What Happened to Harper Lee’s Murder Mystery?

Hints that there might be more books by Harper Lee in the safe deposit box that contained Go Set a Watchman were laid to rest last week by a story in the Wall Street Journal,

Still, stories about other books continue to roil around.

Today, the AP revives questions about what happened to Harper Lee’s  true crime novel, raised earlier this year in the New Yorker.  Rumored to be in the vein of In Cold Blood, it is based on a twisted and deeply Southern Gothic case of a preacher suspected of a string of killings of family members.

The family of the lawyer involved in the case has evidence that Lee had started work on the book, “four typed pages [that begin] with an early morning phone call from the accused black preacher to his white lawyer … Hand-scrawled at the top is the title The Reverend. The text is dotted with handwritten b’s, filling in where a typewriter key apparently stuck … consistent with the typewriter Lee used at the time.”

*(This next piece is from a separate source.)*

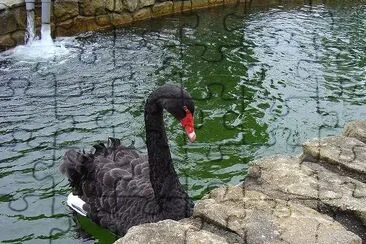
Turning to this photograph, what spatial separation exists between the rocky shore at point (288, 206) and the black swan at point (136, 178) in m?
0.77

One of the few people close to Lee also tells the AP that one of Lee’s sisters told him that the book was completed.

Yet, as is the case with most of Lee’s literary history, stories are contradictory. One of the people Lee interviewed for the novel tells the AP she had second thoughts, telling him after months of work that “she didn’t know if she was going to write the book or not.”

Typically, Lee’s lawyer, who controls all access to Lee and her papers, did not respond to the AP’s requests for clarity.